MAHA: How Eating Healthy Became Right-Wing. At the Corner, Jack Butler writes that in the Obama era, “‘preoccupation with health’ was mostly understood as left-wing:”
That began to change for many reasons. Probably the two biggest are “the rise of intersectionality on the left, a framework of victimology into which the overweight fit nicely” (with the approval and sometimes the promotion of food and beverage companies); and the overwhelmingly right-wing opposition to the Covid-19 response regime. The latter, especially, inspired a skepticism of the public health apparatus and certain of its pronouncements regarded as consensus, including on such matters as dietary fat, carbohydrates, and seed oils. That begins to explain how the partisan valence of healthy food has changed since 2008.
At some point, thanks in part to intersectionality, everything became right-wing: How Did Having Babies Become Right-Wing?
—Madeleine Kearns, The Free Press, April 26th.
Isn’t everything these days?

According to the Grauniad, fitness is definitely right-wing:

Flashback: ” Increasingly, every male interest, from going to the gym, apparently a fascist recruiting ground, to playing video games is decried as right-wing by the left. If you tell young men that everything they like is right wing, you shouldn’t be surprised when they start to believe you.”

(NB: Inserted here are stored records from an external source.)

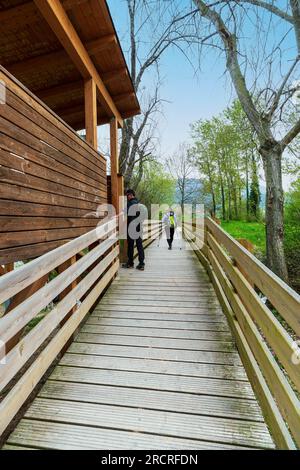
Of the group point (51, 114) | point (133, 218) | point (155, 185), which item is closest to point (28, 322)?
point (51, 114)

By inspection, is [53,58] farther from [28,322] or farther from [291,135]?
[291,135]

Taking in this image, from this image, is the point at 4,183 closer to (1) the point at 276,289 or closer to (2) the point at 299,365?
(1) the point at 276,289

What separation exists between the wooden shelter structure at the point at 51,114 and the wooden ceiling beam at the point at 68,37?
1 centimetres

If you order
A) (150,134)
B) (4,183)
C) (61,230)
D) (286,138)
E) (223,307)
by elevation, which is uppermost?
(150,134)

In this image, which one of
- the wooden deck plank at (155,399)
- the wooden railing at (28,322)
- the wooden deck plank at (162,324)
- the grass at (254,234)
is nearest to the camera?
the wooden railing at (28,322)

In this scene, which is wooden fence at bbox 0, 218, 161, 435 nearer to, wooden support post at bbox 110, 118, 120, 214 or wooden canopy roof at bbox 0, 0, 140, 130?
wooden canopy roof at bbox 0, 0, 140, 130

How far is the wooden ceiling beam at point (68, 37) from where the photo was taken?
10.5ft

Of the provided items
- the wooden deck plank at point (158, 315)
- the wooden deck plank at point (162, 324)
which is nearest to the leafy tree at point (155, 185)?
the wooden deck plank at point (158, 315)

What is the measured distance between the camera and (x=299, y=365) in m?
1.42

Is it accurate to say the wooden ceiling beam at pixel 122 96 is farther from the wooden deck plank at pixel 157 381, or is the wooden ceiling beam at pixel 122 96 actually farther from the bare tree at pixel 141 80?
the wooden deck plank at pixel 157 381

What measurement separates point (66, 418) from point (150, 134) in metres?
14.8

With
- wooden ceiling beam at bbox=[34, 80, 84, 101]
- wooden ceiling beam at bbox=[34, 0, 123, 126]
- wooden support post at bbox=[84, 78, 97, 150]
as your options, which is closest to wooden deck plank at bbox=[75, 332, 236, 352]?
wooden support post at bbox=[84, 78, 97, 150]

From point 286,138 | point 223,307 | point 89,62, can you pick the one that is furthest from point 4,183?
point 286,138

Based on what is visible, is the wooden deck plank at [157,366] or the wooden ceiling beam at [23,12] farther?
the wooden ceiling beam at [23,12]
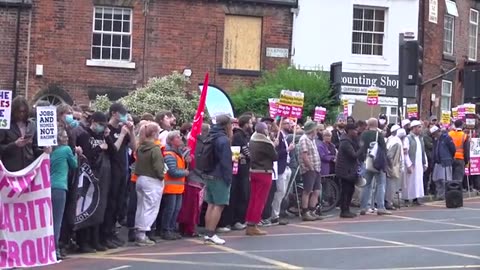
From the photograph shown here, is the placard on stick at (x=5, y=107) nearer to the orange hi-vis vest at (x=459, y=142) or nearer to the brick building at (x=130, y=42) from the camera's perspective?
the orange hi-vis vest at (x=459, y=142)

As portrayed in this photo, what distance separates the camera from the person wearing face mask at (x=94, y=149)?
11781 millimetres

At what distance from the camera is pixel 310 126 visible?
1620 cm

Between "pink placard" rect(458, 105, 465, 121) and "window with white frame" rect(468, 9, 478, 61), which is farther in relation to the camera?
"window with white frame" rect(468, 9, 478, 61)

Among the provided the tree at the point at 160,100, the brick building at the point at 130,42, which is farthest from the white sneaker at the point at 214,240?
the brick building at the point at 130,42

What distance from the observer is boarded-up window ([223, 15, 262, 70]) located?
86.3 ft

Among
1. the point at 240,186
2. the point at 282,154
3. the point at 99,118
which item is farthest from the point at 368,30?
the point at 99,118

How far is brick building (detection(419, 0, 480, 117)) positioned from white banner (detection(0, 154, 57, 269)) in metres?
21.0

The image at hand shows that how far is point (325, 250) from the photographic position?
1234 centimetres

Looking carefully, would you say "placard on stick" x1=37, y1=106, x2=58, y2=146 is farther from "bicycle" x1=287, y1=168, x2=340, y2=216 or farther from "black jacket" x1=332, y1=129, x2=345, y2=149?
"black jacket" x1=332, y1=129, x2=345, y2=149

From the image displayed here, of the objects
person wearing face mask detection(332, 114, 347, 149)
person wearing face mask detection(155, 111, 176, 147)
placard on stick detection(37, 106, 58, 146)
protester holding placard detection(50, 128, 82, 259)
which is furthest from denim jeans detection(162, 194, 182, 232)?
person wearing face mask detection(332, 114, 347, 149)

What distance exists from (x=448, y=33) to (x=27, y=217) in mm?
24147

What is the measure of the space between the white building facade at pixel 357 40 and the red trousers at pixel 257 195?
12993 millimetres

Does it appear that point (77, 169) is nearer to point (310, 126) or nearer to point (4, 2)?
point (310, 126)

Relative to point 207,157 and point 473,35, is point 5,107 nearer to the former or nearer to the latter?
point 207,157
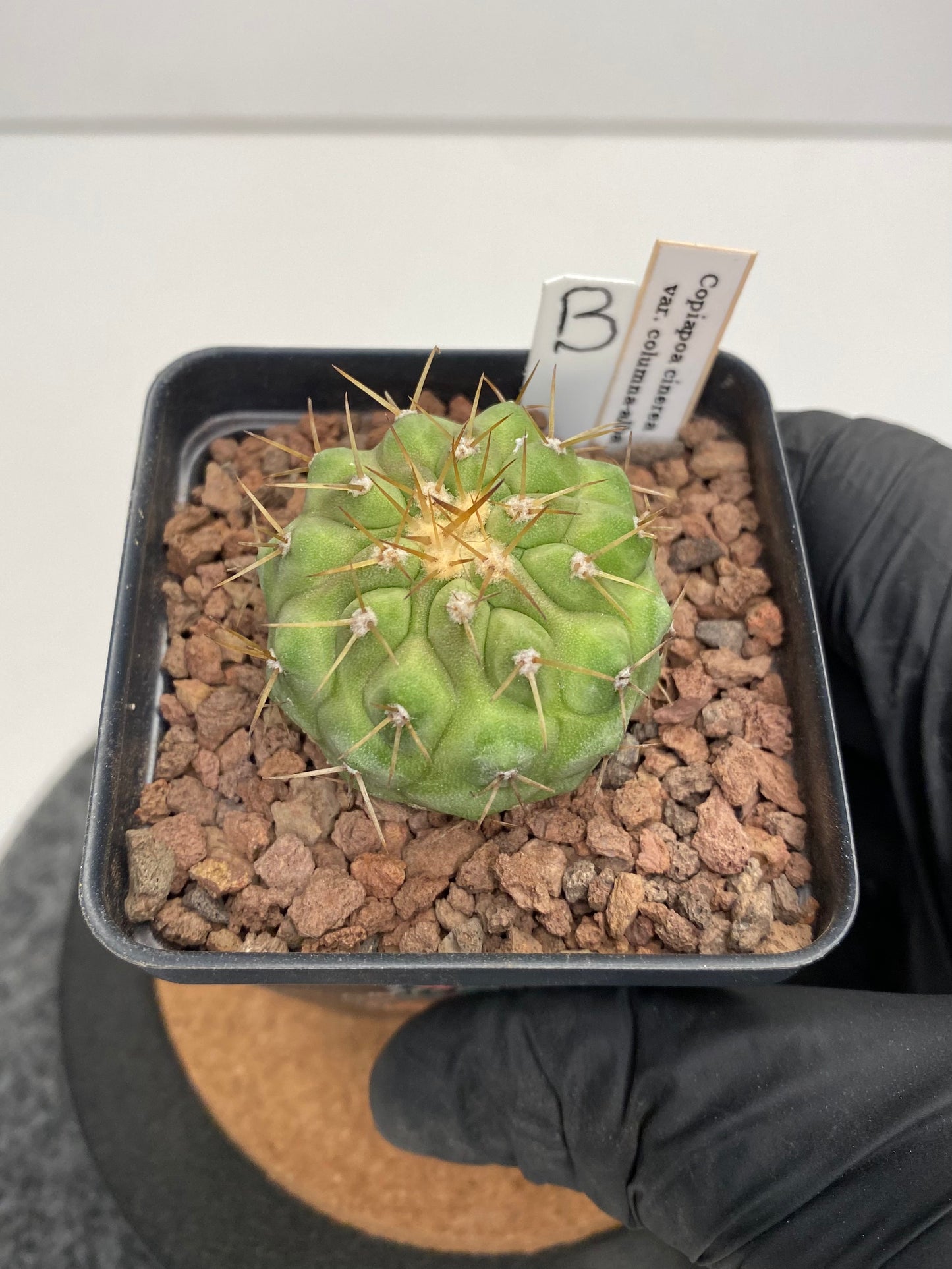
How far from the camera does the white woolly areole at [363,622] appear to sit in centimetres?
69

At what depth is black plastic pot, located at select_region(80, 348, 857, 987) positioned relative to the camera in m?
0.73

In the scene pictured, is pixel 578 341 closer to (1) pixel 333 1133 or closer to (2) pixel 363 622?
(2) pixel 363 622

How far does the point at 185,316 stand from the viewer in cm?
154

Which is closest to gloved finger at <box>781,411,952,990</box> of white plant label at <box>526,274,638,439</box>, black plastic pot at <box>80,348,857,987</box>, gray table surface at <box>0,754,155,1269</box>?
black plastic pot at <box>80,348,857,987</box>

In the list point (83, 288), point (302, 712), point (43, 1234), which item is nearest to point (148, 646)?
point (302, 712)

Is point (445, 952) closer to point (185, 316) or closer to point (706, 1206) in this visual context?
point (706, 1206)

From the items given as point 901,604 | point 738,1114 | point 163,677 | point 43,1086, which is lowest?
point 43,1086

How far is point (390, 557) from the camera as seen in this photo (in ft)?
2.31

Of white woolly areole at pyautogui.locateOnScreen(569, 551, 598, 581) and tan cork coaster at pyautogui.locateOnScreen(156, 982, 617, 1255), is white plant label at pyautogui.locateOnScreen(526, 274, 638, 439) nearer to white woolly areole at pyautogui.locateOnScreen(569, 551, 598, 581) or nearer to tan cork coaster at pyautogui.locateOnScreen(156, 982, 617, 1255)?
white woolly areole at pyautogui.locateOnScreen(569, 551, 598, 581)

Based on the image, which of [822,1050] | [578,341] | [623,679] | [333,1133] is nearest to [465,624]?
[623,679]

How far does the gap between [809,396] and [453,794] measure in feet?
3.38

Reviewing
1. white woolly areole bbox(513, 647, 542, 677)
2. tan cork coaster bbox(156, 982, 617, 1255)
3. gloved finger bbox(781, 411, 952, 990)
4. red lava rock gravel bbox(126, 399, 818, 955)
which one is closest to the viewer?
white woolly areole bbox(513, 647, 542, 677)

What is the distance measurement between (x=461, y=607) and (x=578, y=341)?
0.36m

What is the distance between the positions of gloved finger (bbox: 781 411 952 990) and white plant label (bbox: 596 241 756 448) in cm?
20
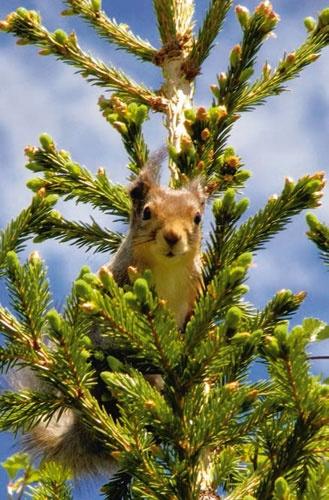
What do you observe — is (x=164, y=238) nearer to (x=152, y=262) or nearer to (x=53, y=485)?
(x=152, y=262)

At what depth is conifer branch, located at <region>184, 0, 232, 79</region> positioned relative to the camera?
202 inches

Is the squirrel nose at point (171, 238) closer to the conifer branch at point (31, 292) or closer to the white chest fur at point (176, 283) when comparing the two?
the white chest fur at point (176, 283)

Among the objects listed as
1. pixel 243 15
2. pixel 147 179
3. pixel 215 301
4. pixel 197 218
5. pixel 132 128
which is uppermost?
pixel 243 15

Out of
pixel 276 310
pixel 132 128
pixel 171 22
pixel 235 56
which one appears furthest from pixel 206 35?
pixel 276 310

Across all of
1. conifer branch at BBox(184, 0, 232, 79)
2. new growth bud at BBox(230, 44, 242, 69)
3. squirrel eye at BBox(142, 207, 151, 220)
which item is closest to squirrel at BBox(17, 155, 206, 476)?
squirrel eye at BBox(142, 207, 151, 220)

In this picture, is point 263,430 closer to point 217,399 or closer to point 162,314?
point 217,399

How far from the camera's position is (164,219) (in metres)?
3.70

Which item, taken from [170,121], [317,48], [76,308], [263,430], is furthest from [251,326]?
[317,48]

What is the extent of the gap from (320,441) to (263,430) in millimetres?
203

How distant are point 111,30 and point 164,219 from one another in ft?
7.75

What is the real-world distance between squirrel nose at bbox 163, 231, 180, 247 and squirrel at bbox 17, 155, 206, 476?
0.04 meters

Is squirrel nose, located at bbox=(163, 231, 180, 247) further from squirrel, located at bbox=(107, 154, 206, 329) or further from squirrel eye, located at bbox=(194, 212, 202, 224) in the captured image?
squirrel eye, located at bbox=(194, 212, 202, 224)

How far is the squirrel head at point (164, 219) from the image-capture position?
11.8ft

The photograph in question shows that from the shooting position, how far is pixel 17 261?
275cm
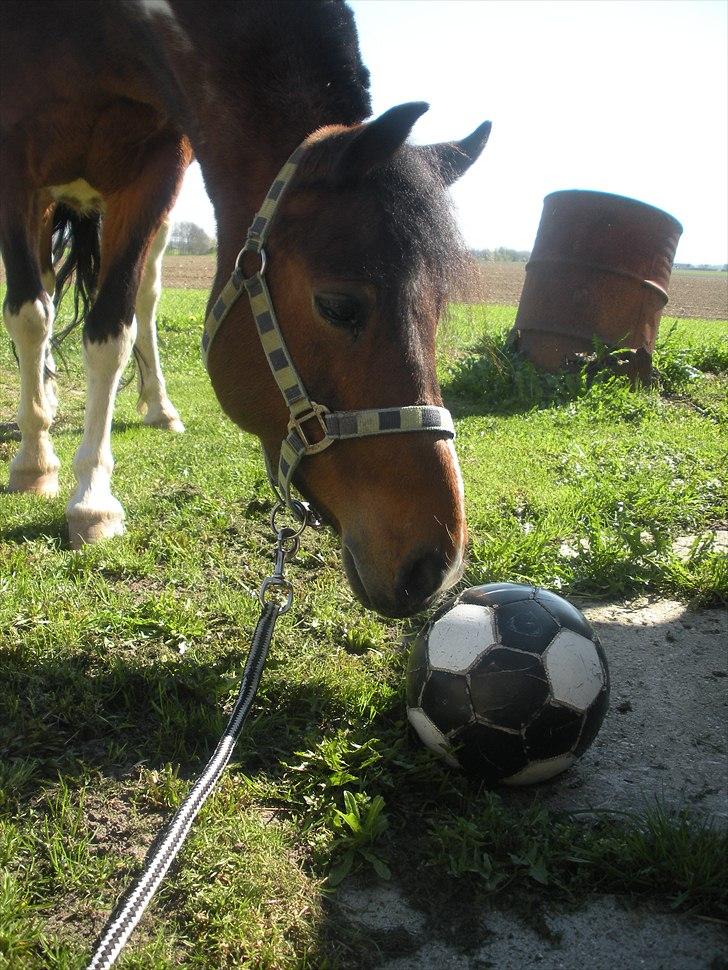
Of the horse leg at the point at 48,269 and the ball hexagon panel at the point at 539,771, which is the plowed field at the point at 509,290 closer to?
the horse leg at the point at 48,269

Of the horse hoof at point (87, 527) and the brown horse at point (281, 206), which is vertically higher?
the brown horse at point (281, 206)

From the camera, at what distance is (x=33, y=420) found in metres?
3.95

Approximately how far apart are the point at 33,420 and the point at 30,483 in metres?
0.33

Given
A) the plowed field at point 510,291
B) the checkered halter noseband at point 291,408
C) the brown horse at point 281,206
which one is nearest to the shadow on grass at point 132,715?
the brown horse at point 281,206

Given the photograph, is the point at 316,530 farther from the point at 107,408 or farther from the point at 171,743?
the point at 171,743

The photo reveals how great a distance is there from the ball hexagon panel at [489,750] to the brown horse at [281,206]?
36cm

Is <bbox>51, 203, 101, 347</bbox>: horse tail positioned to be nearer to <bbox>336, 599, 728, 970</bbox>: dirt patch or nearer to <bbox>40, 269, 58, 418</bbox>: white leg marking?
<bbox>40, 269, 58, 418</bbox>: white leg marking

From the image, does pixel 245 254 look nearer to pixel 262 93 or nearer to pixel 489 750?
pixel 262 93

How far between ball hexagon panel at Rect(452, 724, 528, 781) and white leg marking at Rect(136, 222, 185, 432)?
398cm

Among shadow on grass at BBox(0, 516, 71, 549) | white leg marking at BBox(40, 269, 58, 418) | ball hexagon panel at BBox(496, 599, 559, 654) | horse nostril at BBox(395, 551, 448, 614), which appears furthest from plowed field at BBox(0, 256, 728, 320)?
horse nostril at BBox(395, 551, 448, 614)

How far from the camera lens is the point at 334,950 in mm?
1552

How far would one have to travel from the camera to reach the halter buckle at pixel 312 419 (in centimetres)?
212

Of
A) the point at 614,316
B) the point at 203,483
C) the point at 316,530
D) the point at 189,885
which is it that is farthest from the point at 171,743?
the point at 614,316

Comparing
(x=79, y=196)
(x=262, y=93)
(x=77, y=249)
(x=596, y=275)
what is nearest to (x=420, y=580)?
(x=262, y=93)
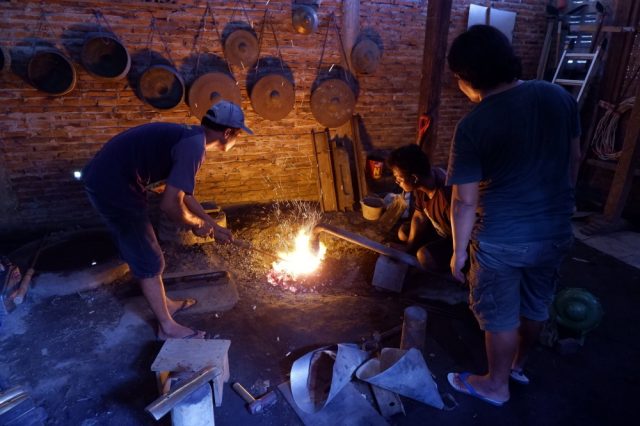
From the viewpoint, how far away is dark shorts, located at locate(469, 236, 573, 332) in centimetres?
237

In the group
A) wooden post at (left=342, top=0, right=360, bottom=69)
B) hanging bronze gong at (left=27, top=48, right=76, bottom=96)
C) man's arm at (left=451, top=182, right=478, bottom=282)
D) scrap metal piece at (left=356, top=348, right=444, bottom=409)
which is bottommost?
scrap metal piece at (left=356, top=348, right=444, bottom=409)

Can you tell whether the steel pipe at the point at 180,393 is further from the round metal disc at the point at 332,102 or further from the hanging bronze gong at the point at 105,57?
A: the round metal disc at the point at 332,102

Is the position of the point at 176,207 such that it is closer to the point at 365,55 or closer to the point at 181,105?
the point at 181,105

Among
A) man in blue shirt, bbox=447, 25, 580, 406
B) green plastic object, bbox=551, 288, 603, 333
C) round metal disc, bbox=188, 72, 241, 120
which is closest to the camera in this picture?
man in blue shirt, bbox=447, 25, 580, 406

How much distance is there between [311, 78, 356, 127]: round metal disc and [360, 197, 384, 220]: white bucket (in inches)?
60.5

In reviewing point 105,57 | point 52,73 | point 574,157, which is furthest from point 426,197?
point 52,73

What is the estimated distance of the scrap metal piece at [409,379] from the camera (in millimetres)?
2666

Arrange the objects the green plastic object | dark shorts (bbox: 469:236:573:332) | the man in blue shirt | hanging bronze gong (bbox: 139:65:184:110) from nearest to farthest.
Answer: the man in blue shirt, dark shorts (bbox: 469:236:573:332), the green plastic object, hanging bronze gong (bbox: 139:65:184:110)

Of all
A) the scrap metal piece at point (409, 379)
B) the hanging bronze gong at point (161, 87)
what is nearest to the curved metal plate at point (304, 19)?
the hanging bronze gong at point (161, 87)

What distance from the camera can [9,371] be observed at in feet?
10.1

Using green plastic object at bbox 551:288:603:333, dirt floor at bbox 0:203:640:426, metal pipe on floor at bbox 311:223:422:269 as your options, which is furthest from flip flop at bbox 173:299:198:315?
green plastic object at bbox 551:288:603:333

And as a result, last year after the presidential election, we immediately entered into some sort of bizarre hell-world in which Van Jones was a voice of sanity:
“If progressives have a politics that says all white people are racist, all men are toxic, and all billionaires are evil it’s kinda hard to keep them on your side. If you're chasing people out of the party, you can't be mad when they leave.”